■ **Exercise**
Return all of the lines below word for word, leaving out the pictures.

Items from a labeling collection:

***

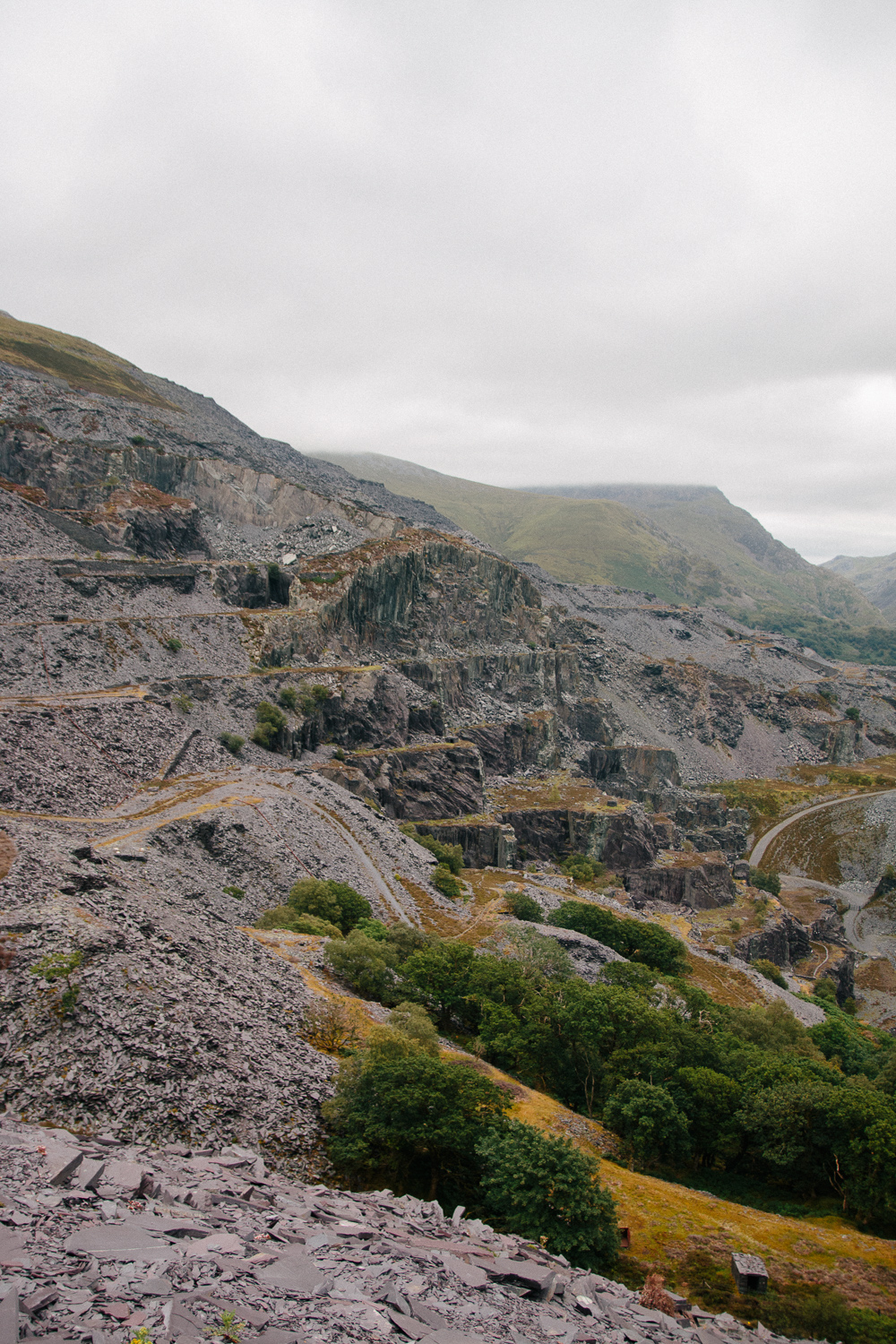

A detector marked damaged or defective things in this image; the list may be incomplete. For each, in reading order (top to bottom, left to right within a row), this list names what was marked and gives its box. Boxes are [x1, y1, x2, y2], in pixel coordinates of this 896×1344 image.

broken slate slab [64, 1231, 168, 1258]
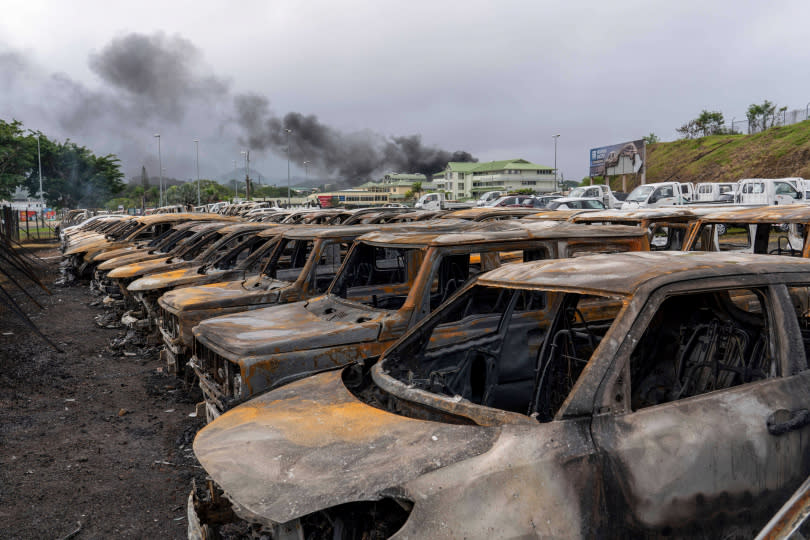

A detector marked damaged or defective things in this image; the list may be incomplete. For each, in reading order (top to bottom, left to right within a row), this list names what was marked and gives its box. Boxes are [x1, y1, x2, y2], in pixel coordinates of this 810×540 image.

burnt car roof [356, 219, 648, 247]
burnt car roof [696, 204, 810, 223]
charred car hood [126, 266, 216, 292]
charred car hood [159, 278, 286, 312]
charred car hood [195, 300, 378, 358]
burned car [188, 221, 644, 420]
burnt car roof [476, 252, 808, 298]
row of burnt cars [58, 205, 810, 536]
burned car [193, 252, 808, 536]
rusted car door [588, 282, 808, 536]
charred car hood [196, 370, 498, 524]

***

■ **Exercise result**
A detector marked damaged or defective things in this image; the list may be incomplete. For each, in reading order (top to bottom, left to right within a row), this list names what was marked and gives its box. Boxes are [x1, y1, x2, y2], in pixel coordinates of this 896×1344 image.

broken slate slab [64, 1231, 168, 1258]

A detector marked damaged or defective things in this image; the list may be incomplete. For each, in reading order (top to bottom, left to right within a row), this list names what was marked and gives its box. Boxes are [x1, y1, x2, y2], in pixel coordinates of this 810×540 image.

burnt car roof [356, 219, 648, 247]
burnt car roof [696, 204, 810, 223]
charred car hood [126, 266, 216, 292]
charred car hood [159, 278, 286, 312]
charred car hood [195, 300, 378, 358]
burned car [188, 221, 644, 420]
burnt car roof [476, 252, 808, 298]
row of burnt cars [58, 205, 810, 536]
burned car [193, 252, 808, 536]
rusted car door [588, 282, 808, 536]
charred car hood [196, 370, 498, 524]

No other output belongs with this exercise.